- **WHAT YOU NEED TO DO**
• 1. Quote the stretch from "The council-commissioned research" through "serious gang problem." in the article on Waltham Forest's Enough is Enough programme.
• 2. In the article on Waltham Forest's Enough is Enough programme, which consultants carried out the council-commissioned research?
• 3. Proceed with the article on Waltham Forest's Enough is Enough programme, picking up after its final sentence.

- **PROVIDED PASSAGE**

■ ■ ■ ■

The council-commissioned research by consultants Cordis Bright found there had been a fall in violent crime in all London boroughs with a serious gang problem.
It added that data on the performance of Waltham Forest’s Enough is Enough programme had not been collected efficiently enough to properly monitor performance.
This is despite a report presented to a council scrutiny committee last week claiming the programme was helping to reduce street violence.
Council leader Chris Robbins insists the investment is money well spent and is changing lives.
He said: “The report acknowledges that ultimately the programme has succeeded in helping to make the borough a safer place and points to positive outcomes in terms of exit from gang involvement, improved family relationships and help with education, employment and training.
"These are all real results that have a real impact on the young people, their families and the very communities we are seeking to help.”

■ ■ ■ ■

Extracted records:

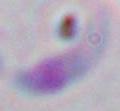
Micrograph. Toxoplasma gondii is seen. Captured at 1000x magnification.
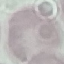

result = no malaria parasites seen
preparation = thin blood smear
image type = cell patch, automatically extracted from a larger field of view and resized to 64 × 64 pixels
capture = smartphone camera at the microscope eyepiece
stain = Giemsa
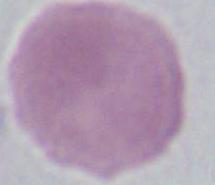 Photomicrograph. An erythrocyte is seen. Captured at 1000x magnification.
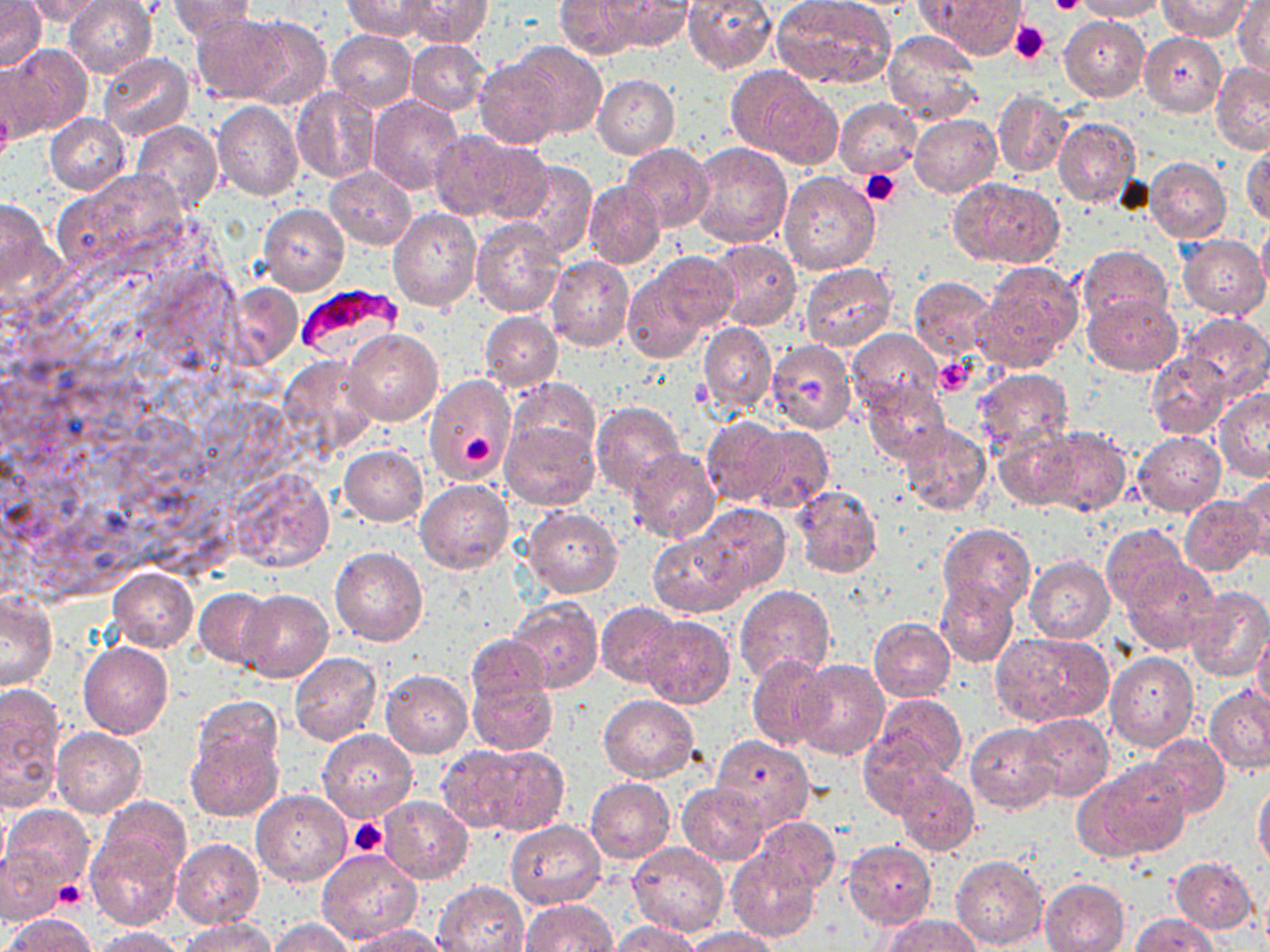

■ ■ ■ ■

- **SOLVED PROBLEMS**
• 1.
The council-commissioned research by consultants Cordis Bright found there had been a fall in violent crime in all London boroughs with a serious gang problem.

• 2. Cordis Bright

• 3.
The programme was the first of its kind in the country and has gained praise for encouraging gang members and their families to solve issues such as housing and addiction problems.
“We simply play a part in encouraging those things and helping people when they make that decision,” a council spokesman said.
A further £2million of funding will go towards the programme over its three-year duration.
The independent report noted that ‘stakeholders’ valued the programme as innovative and ambitious, and acknowledged that, due to recruitment issues and restructuring in the council, the programme was operating in challenging circumstances.